= Exercise material =
● ● ●

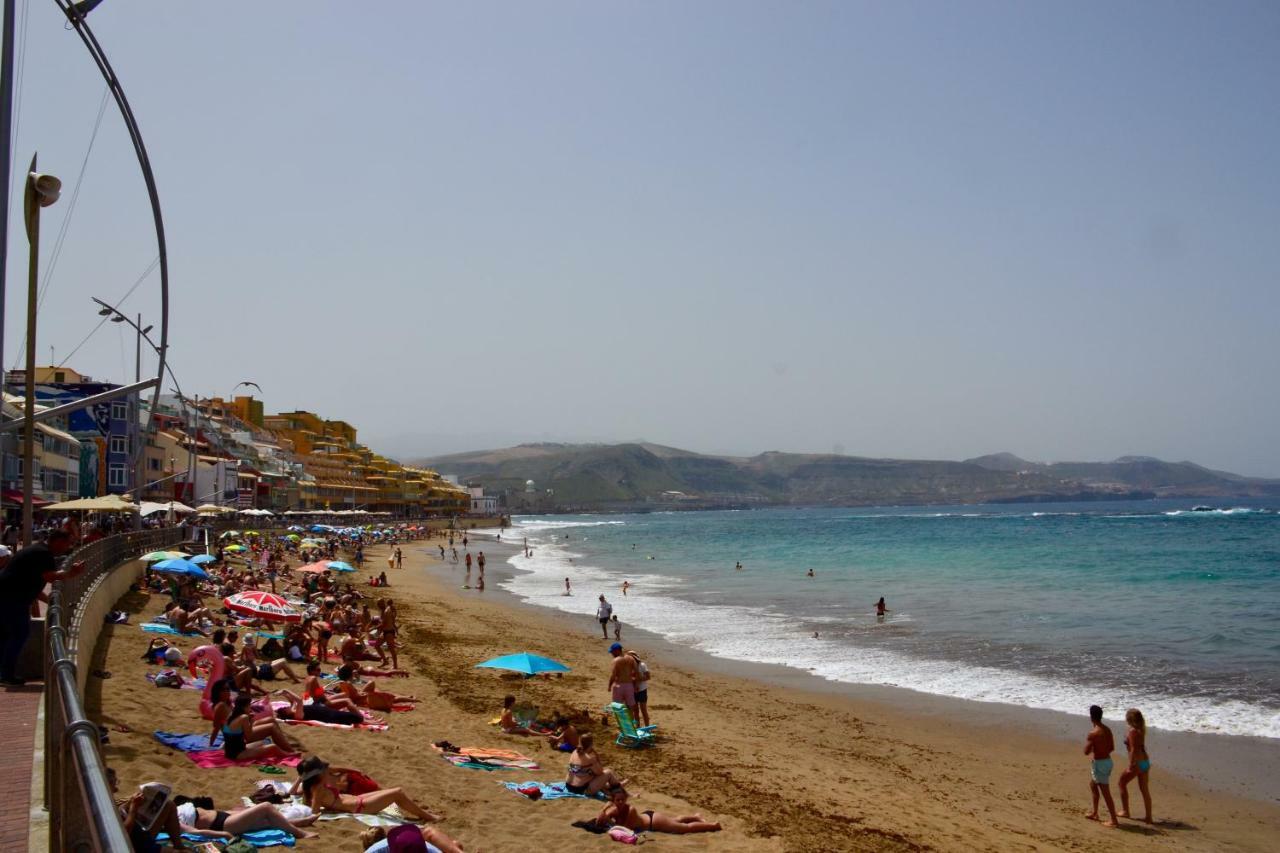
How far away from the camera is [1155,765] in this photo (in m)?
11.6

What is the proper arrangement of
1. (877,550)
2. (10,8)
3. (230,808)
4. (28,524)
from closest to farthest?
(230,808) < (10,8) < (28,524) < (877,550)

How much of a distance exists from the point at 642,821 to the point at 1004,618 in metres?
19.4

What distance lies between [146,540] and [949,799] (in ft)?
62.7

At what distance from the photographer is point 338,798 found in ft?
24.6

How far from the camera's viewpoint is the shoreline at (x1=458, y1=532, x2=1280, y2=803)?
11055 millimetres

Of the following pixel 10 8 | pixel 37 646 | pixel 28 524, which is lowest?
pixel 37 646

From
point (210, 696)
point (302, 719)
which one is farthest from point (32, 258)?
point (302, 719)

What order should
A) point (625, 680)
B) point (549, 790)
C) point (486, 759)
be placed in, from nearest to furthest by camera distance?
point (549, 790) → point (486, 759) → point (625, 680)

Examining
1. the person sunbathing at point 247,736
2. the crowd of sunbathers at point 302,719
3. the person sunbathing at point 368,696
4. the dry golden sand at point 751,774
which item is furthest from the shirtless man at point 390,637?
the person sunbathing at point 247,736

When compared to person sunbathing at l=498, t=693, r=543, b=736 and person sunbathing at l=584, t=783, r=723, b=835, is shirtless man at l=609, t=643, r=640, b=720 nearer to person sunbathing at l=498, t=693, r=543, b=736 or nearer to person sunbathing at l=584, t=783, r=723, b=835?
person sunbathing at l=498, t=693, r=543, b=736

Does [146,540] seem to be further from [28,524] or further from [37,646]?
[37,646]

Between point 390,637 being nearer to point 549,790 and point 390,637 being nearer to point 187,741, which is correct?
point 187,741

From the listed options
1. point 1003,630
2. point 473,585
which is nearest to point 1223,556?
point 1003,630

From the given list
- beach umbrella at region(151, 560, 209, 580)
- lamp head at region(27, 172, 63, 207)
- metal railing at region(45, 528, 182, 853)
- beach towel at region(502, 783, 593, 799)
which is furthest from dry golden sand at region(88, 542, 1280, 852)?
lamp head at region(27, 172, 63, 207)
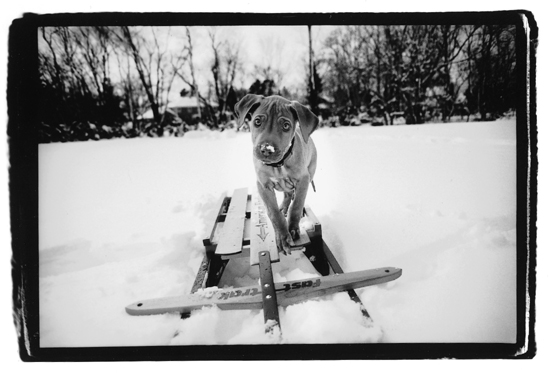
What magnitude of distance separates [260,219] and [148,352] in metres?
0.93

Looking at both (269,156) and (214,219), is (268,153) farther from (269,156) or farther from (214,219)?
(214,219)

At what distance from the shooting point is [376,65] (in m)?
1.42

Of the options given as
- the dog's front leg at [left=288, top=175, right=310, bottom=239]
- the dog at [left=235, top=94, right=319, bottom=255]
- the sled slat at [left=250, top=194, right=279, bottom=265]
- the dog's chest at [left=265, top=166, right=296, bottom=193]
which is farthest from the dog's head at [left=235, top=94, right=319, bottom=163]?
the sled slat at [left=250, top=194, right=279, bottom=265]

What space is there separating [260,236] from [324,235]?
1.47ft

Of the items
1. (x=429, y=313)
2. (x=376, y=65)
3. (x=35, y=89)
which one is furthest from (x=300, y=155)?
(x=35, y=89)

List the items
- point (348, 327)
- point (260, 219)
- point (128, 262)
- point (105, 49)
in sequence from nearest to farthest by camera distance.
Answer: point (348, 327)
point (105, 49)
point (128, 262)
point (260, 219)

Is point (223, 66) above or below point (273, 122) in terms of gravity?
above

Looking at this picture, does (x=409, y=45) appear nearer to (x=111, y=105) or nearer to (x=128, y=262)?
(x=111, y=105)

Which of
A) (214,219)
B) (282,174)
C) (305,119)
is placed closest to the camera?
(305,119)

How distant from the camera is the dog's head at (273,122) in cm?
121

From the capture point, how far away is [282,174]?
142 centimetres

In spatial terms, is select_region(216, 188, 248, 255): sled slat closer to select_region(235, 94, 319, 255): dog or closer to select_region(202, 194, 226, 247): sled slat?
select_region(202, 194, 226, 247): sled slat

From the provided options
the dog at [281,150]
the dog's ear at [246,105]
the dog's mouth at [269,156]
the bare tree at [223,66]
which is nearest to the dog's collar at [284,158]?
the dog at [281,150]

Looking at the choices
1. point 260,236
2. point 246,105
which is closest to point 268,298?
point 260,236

● ● ●

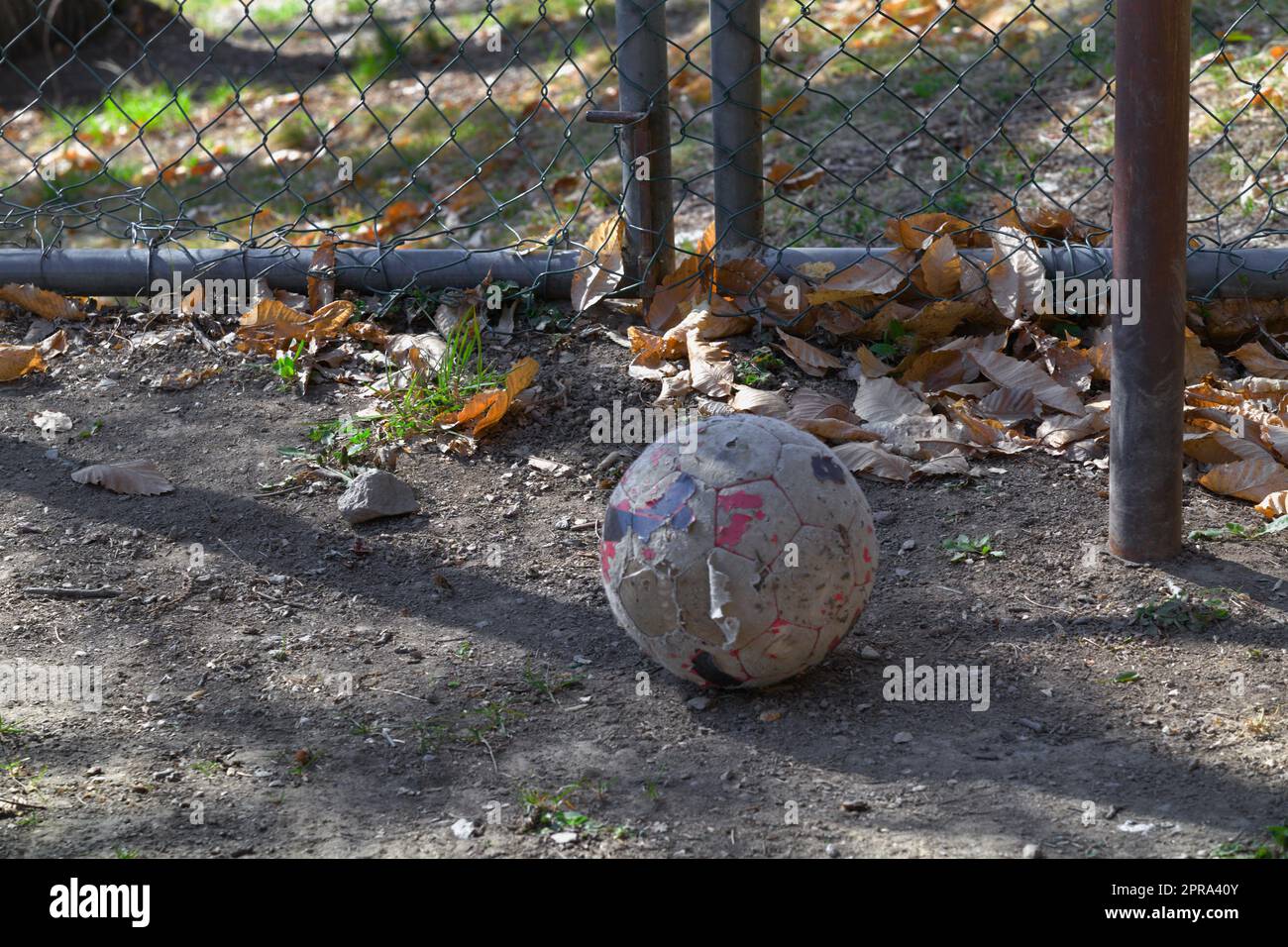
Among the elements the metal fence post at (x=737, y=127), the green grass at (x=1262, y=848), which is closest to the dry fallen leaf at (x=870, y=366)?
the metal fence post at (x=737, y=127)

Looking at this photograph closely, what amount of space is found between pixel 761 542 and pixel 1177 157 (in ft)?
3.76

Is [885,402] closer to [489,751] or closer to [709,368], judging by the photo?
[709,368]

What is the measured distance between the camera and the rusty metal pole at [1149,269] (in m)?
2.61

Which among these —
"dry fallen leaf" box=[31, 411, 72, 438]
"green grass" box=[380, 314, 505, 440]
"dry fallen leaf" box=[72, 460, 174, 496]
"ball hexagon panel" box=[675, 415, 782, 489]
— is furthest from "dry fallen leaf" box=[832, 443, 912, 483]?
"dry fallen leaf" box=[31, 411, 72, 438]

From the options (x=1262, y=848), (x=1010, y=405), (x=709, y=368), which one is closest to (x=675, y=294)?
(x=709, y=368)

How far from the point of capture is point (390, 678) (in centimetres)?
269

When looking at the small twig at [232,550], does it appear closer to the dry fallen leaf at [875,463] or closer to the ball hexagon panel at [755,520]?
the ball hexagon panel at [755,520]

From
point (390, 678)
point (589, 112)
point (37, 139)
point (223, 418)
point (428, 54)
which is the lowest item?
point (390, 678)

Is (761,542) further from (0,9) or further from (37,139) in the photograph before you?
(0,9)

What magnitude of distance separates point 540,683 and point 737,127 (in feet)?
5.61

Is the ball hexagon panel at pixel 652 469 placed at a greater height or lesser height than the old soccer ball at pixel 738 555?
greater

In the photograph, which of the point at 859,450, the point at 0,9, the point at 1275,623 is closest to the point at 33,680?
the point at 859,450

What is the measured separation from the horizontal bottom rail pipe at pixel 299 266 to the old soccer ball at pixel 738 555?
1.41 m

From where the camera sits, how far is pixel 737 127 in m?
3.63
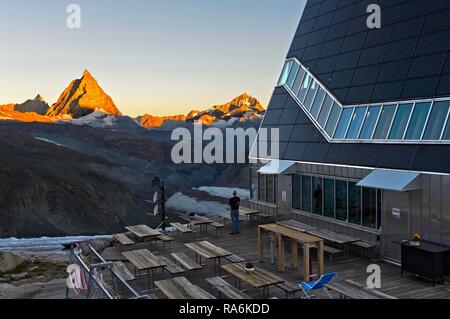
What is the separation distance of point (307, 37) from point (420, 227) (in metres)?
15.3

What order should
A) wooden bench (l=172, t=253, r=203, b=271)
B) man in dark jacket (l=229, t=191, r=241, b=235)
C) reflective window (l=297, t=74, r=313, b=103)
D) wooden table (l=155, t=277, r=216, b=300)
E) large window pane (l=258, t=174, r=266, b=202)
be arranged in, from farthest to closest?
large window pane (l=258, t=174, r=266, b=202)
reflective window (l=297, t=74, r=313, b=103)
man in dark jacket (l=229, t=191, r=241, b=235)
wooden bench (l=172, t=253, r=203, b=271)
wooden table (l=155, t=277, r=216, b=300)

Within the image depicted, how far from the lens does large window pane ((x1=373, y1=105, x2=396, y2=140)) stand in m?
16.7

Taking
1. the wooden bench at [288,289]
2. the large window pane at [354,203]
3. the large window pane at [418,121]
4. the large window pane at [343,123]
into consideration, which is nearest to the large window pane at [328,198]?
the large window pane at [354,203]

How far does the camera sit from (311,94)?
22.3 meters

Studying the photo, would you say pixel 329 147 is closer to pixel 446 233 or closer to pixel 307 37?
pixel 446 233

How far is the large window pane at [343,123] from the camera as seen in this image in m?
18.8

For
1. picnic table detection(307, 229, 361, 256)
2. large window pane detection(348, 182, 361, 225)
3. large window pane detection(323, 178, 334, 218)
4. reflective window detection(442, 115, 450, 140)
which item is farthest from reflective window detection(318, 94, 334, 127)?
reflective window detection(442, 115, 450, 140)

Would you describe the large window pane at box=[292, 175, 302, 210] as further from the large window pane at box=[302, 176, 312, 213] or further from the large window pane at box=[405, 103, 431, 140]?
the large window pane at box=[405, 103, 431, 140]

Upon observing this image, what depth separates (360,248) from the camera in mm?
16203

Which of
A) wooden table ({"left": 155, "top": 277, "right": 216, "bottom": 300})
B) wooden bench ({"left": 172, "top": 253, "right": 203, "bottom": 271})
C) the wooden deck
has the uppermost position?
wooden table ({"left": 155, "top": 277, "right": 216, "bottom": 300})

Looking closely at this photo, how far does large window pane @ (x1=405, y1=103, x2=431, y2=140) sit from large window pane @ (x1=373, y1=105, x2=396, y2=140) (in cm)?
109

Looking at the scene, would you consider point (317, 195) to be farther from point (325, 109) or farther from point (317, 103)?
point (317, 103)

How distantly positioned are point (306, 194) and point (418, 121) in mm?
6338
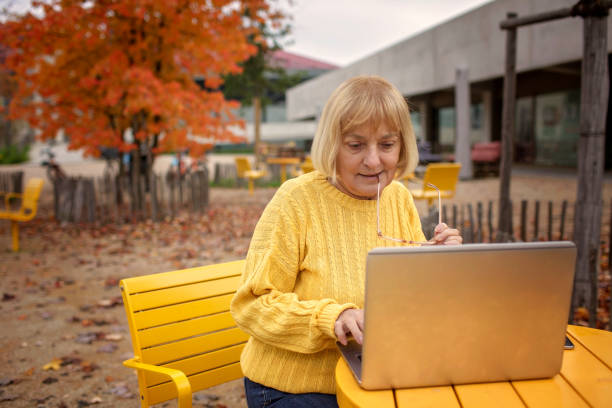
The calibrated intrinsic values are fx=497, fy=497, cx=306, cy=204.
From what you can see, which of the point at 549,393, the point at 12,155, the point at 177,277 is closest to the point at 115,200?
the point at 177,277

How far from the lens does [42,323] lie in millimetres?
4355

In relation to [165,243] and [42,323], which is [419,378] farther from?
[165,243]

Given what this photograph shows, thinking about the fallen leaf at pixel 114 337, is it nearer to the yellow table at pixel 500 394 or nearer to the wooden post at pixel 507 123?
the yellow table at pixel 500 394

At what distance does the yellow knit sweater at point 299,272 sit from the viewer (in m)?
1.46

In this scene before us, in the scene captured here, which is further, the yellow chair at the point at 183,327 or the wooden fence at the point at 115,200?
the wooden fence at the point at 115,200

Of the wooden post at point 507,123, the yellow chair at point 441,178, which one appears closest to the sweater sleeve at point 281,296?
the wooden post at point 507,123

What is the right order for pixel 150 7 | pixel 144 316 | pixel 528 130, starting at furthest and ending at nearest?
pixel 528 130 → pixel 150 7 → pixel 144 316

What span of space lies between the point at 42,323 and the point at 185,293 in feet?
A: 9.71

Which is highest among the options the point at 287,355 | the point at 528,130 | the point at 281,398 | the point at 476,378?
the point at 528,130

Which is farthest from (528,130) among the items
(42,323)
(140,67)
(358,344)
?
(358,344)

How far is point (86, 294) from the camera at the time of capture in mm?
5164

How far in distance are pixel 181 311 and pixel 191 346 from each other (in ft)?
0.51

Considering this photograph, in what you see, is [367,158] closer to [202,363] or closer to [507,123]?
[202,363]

● ● ●

= Your goal =
Please select every line in the entries above that contains the word "golden", matching case exactly.

= Correct result =
4. the dry golden sand at point 751,774
which is furthest from dry golden sand at region(88, 542, 1280, 852)?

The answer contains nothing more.